Por mucho que se base en aspectos reales, la propia historia universal está construida sobre terrenos sólidos y otros pantanosos, de ficciones, omisiones, alteraciones, desinformación, mentiras y verdades a medias. No obstante, la damos por válida, sin apenas dudar si los hechos sucedidos hace tres mil años sucedieron tal como los cuenta un libro de texto, un documento incompleto de la época o alguien que se gane la vida explicando historia en un centro de enseñanza homologada. Lo cierto es que el desastre de Chernóbil sucedió, pero sí alguien quiere exactitud qué investigue en documentos, lea libros sobre el tema, revise los testimonios de los afectados y olvidados, y acuda allí donde pueda encontrar respuestas, pero no a una serie de televisión que, al fin y al cabo, se sabe está condicionada por su tiempo de emisión, por el público al que va dirigida, por el entretenimiento. Incluso en una serie basada en hechos reales, estos nunca podrán ser más que su dramatización, a partir de la cual ofrecer las situaciones que apunten a la realidad ya sucedida. Lo que se busca en Chernobyl es recrear la catástrofe y el momento trágico que siguió, apuntando situaciones y circunstancias que sí sucedieron y otras que se introducen en la historia para alcanzar el equilibrio dramático, de ahí la necesidad de rostros que se hagan familiares al público, para facilitarle referentes con los que simpatizar y establecer un nexo emocional que lo mantenga frente a la pantalla.

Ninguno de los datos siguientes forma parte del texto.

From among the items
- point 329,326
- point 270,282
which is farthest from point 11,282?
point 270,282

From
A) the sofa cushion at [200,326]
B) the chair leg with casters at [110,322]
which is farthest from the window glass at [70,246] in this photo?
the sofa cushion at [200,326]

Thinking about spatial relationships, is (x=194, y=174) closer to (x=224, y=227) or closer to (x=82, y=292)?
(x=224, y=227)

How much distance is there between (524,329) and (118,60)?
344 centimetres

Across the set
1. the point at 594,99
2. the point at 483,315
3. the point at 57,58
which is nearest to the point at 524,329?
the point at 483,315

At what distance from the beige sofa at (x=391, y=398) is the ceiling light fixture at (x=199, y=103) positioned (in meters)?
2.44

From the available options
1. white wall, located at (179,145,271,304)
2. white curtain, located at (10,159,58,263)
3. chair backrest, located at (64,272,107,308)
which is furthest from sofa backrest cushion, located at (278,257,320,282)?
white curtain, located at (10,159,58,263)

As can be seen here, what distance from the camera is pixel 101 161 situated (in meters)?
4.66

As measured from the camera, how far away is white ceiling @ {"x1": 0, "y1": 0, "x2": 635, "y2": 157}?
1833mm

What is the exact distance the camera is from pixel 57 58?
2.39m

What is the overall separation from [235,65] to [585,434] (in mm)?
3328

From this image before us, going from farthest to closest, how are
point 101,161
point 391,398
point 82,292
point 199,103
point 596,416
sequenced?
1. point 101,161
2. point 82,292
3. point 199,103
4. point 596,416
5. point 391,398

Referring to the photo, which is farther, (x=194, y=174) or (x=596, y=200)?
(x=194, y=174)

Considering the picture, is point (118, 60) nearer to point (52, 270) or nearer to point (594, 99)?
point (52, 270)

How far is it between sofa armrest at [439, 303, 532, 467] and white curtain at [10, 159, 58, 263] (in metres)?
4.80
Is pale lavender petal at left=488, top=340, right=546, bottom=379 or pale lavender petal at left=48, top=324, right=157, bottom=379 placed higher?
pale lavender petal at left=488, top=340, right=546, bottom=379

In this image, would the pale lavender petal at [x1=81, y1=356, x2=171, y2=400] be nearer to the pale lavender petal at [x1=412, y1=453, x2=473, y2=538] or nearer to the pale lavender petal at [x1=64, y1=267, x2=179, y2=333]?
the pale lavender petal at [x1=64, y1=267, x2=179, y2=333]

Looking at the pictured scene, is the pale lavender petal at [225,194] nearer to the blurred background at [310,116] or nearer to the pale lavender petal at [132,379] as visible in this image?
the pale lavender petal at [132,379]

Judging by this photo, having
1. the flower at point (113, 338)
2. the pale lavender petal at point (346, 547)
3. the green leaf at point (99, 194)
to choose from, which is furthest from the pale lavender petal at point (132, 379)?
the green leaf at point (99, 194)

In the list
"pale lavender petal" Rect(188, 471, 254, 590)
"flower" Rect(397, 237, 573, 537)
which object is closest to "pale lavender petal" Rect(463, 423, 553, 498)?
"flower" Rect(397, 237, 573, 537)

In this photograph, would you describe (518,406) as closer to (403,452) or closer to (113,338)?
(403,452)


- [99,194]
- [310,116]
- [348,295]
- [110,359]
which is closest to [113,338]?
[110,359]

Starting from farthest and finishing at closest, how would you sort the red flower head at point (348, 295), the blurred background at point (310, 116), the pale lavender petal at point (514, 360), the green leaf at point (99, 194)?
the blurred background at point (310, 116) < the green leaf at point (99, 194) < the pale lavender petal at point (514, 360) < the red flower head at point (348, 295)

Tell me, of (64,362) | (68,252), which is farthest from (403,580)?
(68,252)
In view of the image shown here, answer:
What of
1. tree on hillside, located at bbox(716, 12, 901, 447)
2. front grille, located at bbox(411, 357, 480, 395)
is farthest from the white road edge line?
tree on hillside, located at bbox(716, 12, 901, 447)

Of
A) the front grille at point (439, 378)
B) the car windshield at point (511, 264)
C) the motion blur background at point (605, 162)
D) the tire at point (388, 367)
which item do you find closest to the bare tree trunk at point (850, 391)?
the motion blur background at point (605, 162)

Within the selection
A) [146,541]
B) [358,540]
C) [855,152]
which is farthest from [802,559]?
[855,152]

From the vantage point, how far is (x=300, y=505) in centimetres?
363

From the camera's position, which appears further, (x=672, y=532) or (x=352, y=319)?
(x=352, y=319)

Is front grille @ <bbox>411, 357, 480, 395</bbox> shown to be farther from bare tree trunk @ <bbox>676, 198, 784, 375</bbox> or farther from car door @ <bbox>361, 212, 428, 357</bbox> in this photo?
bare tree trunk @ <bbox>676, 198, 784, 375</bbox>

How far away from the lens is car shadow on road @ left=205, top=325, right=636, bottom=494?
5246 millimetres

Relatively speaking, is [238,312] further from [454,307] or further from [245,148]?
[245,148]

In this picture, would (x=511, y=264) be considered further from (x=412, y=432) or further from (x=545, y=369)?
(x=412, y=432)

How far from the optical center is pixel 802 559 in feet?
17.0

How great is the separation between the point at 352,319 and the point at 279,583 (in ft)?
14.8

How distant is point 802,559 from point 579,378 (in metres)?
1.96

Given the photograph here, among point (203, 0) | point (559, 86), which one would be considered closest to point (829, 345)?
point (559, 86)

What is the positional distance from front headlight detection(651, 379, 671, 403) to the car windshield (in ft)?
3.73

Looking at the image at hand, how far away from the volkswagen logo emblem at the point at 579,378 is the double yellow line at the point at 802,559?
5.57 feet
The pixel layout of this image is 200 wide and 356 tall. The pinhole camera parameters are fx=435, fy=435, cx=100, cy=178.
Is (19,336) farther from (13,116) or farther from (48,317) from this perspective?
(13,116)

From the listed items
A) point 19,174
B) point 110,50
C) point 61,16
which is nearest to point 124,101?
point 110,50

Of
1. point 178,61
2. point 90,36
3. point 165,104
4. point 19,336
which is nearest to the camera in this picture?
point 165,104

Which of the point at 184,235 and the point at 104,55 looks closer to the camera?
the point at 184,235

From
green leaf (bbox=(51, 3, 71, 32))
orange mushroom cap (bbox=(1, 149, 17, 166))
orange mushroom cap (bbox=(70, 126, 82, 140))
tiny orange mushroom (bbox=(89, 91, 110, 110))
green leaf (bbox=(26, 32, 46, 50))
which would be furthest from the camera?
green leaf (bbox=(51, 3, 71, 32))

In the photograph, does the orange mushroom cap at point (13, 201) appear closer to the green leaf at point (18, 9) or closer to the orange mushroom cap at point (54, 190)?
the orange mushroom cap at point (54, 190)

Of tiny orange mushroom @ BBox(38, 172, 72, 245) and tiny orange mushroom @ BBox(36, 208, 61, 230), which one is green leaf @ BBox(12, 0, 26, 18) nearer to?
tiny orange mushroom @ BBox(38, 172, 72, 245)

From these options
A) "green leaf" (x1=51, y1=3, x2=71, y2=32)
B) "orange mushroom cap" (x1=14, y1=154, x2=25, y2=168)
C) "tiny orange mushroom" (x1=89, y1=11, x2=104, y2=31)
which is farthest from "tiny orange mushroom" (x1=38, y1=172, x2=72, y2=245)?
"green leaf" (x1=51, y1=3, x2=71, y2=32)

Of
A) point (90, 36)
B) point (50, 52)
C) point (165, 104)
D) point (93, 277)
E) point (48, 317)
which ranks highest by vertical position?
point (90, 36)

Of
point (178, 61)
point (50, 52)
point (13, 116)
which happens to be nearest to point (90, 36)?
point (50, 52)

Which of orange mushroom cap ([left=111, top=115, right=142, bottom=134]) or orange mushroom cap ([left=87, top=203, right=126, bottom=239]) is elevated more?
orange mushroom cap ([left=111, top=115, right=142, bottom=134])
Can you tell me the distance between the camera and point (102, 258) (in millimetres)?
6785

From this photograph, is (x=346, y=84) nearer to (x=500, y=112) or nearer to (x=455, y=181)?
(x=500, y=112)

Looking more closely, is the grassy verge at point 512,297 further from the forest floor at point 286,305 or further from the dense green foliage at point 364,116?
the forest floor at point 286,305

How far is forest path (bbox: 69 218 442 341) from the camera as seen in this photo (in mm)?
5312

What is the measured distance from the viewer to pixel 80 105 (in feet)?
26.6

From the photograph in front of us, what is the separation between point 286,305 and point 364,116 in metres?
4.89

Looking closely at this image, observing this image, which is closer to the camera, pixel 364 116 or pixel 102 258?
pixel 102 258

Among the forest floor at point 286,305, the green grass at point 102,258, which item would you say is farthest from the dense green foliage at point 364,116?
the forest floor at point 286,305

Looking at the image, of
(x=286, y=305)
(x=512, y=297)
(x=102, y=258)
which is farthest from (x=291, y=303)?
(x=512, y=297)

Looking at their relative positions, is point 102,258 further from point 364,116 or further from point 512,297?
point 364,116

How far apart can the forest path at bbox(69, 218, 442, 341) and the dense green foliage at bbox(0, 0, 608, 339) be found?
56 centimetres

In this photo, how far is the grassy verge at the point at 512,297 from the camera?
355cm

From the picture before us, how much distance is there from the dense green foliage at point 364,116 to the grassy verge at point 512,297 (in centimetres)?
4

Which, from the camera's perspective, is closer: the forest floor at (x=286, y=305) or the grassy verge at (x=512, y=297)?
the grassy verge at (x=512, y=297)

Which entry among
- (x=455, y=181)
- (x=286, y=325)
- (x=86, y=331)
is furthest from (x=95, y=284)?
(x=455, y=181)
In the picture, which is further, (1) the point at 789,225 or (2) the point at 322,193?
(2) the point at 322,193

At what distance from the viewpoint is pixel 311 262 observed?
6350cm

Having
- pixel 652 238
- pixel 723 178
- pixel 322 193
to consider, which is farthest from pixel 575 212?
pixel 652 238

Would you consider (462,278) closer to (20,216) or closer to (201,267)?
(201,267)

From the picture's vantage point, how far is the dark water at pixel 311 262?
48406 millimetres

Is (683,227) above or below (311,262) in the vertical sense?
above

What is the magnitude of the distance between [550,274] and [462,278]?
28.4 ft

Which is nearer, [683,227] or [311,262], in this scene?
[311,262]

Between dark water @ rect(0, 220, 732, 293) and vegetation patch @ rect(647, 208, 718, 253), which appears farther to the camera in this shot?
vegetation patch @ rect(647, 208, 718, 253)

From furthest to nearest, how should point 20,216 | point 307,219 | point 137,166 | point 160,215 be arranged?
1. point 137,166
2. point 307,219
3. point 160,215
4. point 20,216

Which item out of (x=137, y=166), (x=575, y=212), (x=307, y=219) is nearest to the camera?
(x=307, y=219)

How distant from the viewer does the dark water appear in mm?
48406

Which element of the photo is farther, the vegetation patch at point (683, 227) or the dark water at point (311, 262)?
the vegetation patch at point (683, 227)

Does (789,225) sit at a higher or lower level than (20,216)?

La serie plantea preguntas, también pretende dar algunas respuestas de la explosión que asoló la zona contaminada tras el accidente radioactivo que marcó uno de los momentos más trágicos de la década del último cuarto del siglo XX. La crisis pudo haber sido mayor o menor de lo que acabó siendo, pero es evidente que actuar con mayor presteza reduciría el impacto y el número de víctimas. Sin un plan que incluyese un accidente de tal envergadura y sin reconocer el fallo lo antes posible, su peligrosidad y su alcance fueron factores negativos determinantes, como también lo fueron la falta de rigurosidad en los controles, la incompetencia humana y la baja calidad del material; de tantas cosas, pero lo peor fue no asumir responsabilidades y no dar primera prioridad a la población (al día siguiente todavía no se había advertido del alcance de la catástrofe). Esto lo deja claro la serie. Apunta que se perdió un tiempo precioso y cuando se reconoció la magnitud del accidente, el problema afectaba a miles de vidas que nada sabían, que confían e ignoran. Solo unos pocos piensan que algo no marcha, que alguien miente y que haya que intervenir de inmediato, incluso entregando sus vidas de forma consciente. El núcleo descubierto, una radiación jamás testificada sobre la tierra y que se extiende por el aire donde no hay fronteras que den el alto o donde pidan pasaporte. No, la catástrofe atañe a todos, pero no todos actúan con la prontitud requerida, quizá porque nadie estaba preparado ni creía en la posibilidad de un accidente de tamaña envergadura.